最適化アルゴリズムには、Adamを使用し、元のモデルパラメータとLoRAパラメータに対して異なる学習率を設定しています。LoRAパラメータの学習率は、元のモデルパラメータの学習率よりも大きく設定することが推奨されています。

5. LoRAの実験結果

5.1 GLUEベンチマーク

著者らは、LoRAをRoBERTaとGPT-2に適用し、GLUEベンチマークでその性能を評価しました。その結果、LoRAは通常のファインチューニングと同等の性能を達成しながら、ファインチューニング時間を大幅に短縮できることが示されました。

特に、RoBERTaでは、LoRAを使ったファインチューニングが、通常のファインチューニングの約1/4の時間で同等の性能を達成しました。また、GPT-2では、LoRAを使ったファインチューニングが、通常のファインチューニングの約1/2の時間で同等の性能を達成しました。

5.2 LoRAの学習率の影響

著者らは、LoRAの適応行列 $B$ と $A$ の学習率が、ファインチューニングの性能に与える影響についても調査しました。その結果、$B$ と $A$ の学習率を適切に設定することが、効率的なファインチューニングに重要であることが分かりました。

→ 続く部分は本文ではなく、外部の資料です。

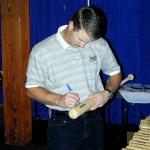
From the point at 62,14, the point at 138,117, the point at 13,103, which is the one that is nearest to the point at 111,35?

具体的には、$B$ の学習率を $A$ の学習率よりも大きく設定することで、安定して高い性能が得られることが示されました。一方、$B$ と $A$ の学習率を同じにした場合、ファインチューニングの性能が低下する傾向が見られました。

6. まとめ

本記事では、大規模言語モデルを効率的にファインチューニングするための手法であるLoRAについて解説しました。LoRAは、低ランクの適応行列を使って、ファインチューニング時に学習するパラメータ数を大幅に削減できる手法です。

理論的な分析から、LoRAの適応行列の学習率を適切に設定することが、効率的なファインチューニングに重要であることが分かりました。また、実験結果から、LoRAが通常のファインチューニングと同等の性能を達成しながら、ファインチューニング時間を大幅に短縮できることが示されました。

LoRAは、大規模言語モデルを効率的にファインチューニングするための有望な手法であり、今後さらなる発展が期待されます。本記事が、LoRAを理解し、活用するための一助となれば幸いです。

※ 用語解説など

低ランク行列(Low-Rank Matrix)

低ランク行列とは、行列のランク(独立な行または列の最大数)が行列のサイズに比べて小さい行列のことを指します。低ランク行列は、元の行列を近似的に表現できるため、データの圧縮や次元削減によく使われます。

Xavier初期化(Glorot初期化)

Xavier初期化は、活性化関数が線形である場合に、各層の出力の分散が一定になるように重みを初期化する手法です。重みの初期値は、以下の式で与えられます。
$W \sim \mathcal{U}(-\sqrt{\frac{6}{n_{\text{in}} + n_{\text{out}}}}, \sqrt{\frac{6}{n_{\text{in}} + n_{\text{out}}}})$
ここで、$\mathcal{U}$ は一様分布、$n_{\text{in}}$ は入力ユニット数、$n_{\text{out}}$ は出力ユニット数を表します。

He初期化

He初期化は、Xavier初期化をReLU型活性化関数向けに少しアレンジした手法で、CNNの重み初期化として広く使われています。重みの初期値は、以下の式で与えられます。
$W \sim \mathcal{N}(0, \sqrt{\frac{2}{n_{\text{in}}}})$
ここで、$\mathcal{N}$ は正規分布、$n_{\text{in}}$ は入力ユニット数を表します。

以下の数式の意味

$W \in \mathbb{R}^{n_1 \times n_2}$: 事前学習済みの重み行列 $W$ が $n_1 \times n_2$ 次元の実数値行列であることを表します。
$\Delta W = BA$: 低ランクの適応行列 $\Delta W$ が、$B$ と $A$ の積で表されることを示しています。
$B \in \mathbb{R}^{n_1 \times r}, A \in \mathbb{R}^{r \times n_2}$: 適応行列 $B$ が $n_1 \times r$ 次元、$A$ が $r \times n_2$ 次元の実数値行列であることを表します。
$r \ll \min(n_1, n_2)$: LoRAの低ランクのサイズ $r$ が、$n_1$ と $n_2$ のうち小さい方よりもはるかに小さいことを示しています。